Assignment. Make a word-for-word copy of the entries below from their first line through the line with "BusyKids Folsom", and add nothing.

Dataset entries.
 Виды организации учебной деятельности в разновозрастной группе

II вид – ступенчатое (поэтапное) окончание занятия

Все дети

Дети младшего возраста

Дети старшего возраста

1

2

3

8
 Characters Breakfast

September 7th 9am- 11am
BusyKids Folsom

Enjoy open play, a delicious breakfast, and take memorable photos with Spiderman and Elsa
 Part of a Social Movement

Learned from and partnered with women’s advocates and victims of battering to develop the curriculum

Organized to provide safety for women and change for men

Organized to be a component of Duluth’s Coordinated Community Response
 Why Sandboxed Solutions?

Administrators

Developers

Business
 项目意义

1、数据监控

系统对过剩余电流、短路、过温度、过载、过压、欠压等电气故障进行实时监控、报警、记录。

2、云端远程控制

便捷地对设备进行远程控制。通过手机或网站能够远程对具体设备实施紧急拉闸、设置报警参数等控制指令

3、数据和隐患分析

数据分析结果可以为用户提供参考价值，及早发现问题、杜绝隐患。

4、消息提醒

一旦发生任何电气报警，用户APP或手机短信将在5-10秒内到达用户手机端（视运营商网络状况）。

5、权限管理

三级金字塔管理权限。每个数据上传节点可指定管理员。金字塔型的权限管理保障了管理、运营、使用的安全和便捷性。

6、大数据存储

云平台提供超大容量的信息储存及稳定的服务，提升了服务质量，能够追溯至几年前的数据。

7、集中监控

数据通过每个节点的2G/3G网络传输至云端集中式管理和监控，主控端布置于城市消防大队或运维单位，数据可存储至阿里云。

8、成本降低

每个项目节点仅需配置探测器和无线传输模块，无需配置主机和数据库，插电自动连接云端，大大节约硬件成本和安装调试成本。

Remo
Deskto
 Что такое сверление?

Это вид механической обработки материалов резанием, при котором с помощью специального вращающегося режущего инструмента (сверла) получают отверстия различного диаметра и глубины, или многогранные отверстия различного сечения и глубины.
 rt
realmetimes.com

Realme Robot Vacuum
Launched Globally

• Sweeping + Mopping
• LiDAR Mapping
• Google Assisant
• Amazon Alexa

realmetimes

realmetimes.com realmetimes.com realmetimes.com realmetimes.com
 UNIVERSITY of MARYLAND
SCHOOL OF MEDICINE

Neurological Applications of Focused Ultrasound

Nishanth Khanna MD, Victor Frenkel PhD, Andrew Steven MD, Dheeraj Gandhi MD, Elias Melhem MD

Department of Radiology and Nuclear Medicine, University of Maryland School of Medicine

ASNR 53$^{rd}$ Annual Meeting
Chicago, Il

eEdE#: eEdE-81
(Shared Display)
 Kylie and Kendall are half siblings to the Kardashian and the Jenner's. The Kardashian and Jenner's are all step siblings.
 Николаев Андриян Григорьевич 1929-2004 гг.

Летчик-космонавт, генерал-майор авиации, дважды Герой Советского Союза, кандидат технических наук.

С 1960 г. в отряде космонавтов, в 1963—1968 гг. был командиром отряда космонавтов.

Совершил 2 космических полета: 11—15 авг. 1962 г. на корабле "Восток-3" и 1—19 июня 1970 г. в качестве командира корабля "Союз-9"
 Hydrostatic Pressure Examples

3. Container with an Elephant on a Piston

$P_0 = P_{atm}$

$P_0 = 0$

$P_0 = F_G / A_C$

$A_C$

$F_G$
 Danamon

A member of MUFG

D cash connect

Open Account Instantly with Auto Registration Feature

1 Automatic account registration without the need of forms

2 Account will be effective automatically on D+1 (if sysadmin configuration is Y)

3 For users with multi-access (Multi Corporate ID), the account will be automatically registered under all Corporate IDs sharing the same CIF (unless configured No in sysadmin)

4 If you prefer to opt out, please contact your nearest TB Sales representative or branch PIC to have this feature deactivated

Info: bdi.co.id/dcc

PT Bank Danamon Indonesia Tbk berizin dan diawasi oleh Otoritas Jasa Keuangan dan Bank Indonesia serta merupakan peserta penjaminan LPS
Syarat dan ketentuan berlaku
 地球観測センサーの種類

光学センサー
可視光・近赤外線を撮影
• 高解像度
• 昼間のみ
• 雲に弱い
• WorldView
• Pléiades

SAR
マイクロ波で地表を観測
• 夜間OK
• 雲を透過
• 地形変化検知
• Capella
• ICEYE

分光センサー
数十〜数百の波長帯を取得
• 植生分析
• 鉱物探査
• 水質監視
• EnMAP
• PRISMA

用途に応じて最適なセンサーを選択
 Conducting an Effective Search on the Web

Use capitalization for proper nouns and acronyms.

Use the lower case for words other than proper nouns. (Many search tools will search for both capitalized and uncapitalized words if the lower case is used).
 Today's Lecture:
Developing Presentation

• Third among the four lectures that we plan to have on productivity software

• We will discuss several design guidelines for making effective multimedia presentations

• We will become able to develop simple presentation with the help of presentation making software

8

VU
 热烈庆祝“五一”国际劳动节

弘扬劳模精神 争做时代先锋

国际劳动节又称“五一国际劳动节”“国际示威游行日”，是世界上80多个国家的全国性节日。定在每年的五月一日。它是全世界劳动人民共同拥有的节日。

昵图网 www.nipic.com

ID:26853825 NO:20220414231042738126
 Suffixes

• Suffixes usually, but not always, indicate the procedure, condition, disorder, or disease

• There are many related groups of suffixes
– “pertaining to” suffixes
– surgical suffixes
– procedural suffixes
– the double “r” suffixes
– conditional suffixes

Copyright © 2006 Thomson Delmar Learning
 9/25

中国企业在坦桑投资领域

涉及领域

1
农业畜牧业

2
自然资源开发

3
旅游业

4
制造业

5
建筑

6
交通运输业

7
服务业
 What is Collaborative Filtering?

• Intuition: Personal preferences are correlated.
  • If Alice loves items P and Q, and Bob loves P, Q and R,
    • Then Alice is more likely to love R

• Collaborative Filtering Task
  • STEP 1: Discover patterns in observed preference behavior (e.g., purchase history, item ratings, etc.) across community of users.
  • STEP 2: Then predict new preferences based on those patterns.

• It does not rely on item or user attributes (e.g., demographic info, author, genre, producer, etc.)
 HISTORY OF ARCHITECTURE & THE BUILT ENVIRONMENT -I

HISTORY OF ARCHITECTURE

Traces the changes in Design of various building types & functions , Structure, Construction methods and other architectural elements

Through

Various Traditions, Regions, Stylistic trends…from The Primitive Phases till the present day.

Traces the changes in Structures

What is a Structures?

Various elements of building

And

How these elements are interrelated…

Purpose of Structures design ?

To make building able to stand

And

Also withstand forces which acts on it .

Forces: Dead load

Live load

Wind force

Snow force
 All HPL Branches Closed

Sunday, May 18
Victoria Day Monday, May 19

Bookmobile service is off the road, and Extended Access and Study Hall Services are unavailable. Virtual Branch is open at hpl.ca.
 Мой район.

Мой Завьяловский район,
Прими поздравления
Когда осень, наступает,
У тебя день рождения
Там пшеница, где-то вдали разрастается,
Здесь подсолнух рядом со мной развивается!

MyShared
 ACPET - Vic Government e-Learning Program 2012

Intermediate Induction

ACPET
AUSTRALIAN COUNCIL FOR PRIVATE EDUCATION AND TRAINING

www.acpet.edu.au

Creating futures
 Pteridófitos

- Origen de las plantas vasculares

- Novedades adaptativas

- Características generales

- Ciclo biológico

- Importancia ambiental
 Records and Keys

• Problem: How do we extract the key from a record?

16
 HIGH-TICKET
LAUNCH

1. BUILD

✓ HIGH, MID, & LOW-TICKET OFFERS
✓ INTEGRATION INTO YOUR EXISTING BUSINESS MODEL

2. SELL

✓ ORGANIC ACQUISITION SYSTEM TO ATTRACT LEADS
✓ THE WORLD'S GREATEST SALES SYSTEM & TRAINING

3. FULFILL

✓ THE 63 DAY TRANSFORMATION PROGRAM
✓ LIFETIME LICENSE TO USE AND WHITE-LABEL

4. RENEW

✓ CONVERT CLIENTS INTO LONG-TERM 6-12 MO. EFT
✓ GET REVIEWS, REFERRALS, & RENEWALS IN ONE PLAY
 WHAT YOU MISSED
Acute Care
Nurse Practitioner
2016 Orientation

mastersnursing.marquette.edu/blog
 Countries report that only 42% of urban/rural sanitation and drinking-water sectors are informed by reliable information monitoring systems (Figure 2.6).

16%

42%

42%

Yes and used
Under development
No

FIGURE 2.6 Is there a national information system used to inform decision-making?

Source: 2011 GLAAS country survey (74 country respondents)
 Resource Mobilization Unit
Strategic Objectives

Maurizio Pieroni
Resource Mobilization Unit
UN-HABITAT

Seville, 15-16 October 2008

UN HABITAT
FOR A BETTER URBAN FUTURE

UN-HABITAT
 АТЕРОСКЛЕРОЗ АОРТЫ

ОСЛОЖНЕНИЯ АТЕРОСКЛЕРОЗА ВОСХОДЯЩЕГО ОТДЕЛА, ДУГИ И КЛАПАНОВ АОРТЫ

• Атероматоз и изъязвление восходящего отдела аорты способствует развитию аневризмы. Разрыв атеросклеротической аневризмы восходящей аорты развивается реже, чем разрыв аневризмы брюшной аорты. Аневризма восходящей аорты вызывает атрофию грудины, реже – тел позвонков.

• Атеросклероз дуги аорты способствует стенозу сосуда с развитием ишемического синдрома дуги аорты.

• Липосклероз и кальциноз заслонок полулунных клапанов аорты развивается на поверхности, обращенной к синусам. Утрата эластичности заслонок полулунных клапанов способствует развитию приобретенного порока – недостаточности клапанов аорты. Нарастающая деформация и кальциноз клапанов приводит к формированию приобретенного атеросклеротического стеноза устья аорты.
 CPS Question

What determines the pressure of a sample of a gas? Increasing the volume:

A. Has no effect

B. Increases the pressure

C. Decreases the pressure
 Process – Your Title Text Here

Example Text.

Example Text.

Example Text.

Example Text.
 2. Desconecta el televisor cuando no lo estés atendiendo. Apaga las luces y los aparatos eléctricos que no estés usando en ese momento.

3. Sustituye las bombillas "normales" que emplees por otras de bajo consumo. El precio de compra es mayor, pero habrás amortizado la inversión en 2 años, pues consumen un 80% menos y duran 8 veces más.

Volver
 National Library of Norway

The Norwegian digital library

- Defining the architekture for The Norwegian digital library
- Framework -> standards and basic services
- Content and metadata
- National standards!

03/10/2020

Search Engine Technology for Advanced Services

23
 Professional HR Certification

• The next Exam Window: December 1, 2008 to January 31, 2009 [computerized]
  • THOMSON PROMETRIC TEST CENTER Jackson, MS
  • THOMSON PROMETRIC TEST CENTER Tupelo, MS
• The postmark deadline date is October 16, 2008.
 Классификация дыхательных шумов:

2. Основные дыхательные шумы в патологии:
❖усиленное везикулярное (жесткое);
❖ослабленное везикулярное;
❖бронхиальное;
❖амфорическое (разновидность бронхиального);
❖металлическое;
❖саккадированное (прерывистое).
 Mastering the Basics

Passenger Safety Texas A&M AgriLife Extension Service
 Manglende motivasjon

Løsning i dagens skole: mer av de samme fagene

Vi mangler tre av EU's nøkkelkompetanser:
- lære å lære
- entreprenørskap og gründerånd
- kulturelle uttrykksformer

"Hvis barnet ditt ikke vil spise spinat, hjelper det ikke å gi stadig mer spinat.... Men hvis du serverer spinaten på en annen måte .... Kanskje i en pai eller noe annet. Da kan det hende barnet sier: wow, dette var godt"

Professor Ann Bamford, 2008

Reply to the task.
 Виды организации учебной деятельности в разновозрастной группе

II вид – ступенчатое (поэтапное) окончание занятия

Все дети

Дети младшего возраста

Дети старшего возраста

1

2

3

8
 Characters Breakfast

September 7th 9am- 11am
BusyKids Folsom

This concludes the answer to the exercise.